> **Data to use**
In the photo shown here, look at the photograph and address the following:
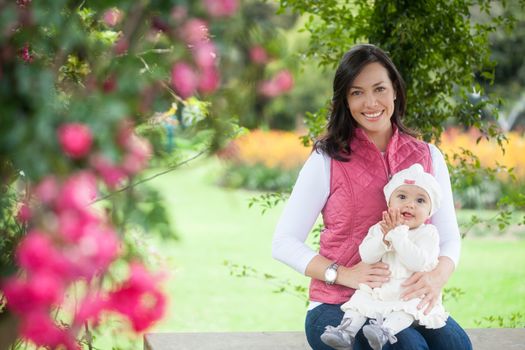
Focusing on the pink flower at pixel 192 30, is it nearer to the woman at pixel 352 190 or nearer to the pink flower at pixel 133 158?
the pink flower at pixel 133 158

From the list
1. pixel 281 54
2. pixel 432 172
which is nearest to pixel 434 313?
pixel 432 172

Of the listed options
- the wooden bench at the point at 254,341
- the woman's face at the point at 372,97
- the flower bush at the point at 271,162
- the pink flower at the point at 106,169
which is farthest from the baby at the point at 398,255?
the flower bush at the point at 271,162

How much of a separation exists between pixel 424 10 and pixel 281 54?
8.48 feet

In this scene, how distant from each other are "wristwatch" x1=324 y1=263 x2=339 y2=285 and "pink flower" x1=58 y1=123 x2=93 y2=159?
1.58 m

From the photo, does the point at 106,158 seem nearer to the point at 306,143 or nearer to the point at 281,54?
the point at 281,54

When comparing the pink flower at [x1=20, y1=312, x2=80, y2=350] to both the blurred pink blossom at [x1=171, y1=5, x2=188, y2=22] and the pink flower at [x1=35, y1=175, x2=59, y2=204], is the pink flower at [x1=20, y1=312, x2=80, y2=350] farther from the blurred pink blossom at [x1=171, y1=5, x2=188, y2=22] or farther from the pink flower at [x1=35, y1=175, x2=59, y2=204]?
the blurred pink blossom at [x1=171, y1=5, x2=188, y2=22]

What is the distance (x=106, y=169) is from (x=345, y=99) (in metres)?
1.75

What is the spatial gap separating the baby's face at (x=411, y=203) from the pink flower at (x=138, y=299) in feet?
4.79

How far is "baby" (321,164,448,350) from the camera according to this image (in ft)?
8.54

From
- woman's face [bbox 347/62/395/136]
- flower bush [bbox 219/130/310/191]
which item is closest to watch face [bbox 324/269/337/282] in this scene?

> **Problem to work on**
Can you repeat everything from the line containing "What is the spatial" down to the end of the data, swapping "flower bush" for "shrub" and leaving all else unchanged?

> **Response**
What is the spatial gap separating the baby's face at (x=411, y=203) from the pink flower at (x=138, y=299) in feet?
4.79

How far is "baby" (321,164,448,350) from the camera according to this image (in ft)?
8.54

From
- woman's face [bbox 347/62/395/136]
- shrub [bbox 219/130/310/191]
which item is closest to watch face [bbox 324/269/337/282] in this scene?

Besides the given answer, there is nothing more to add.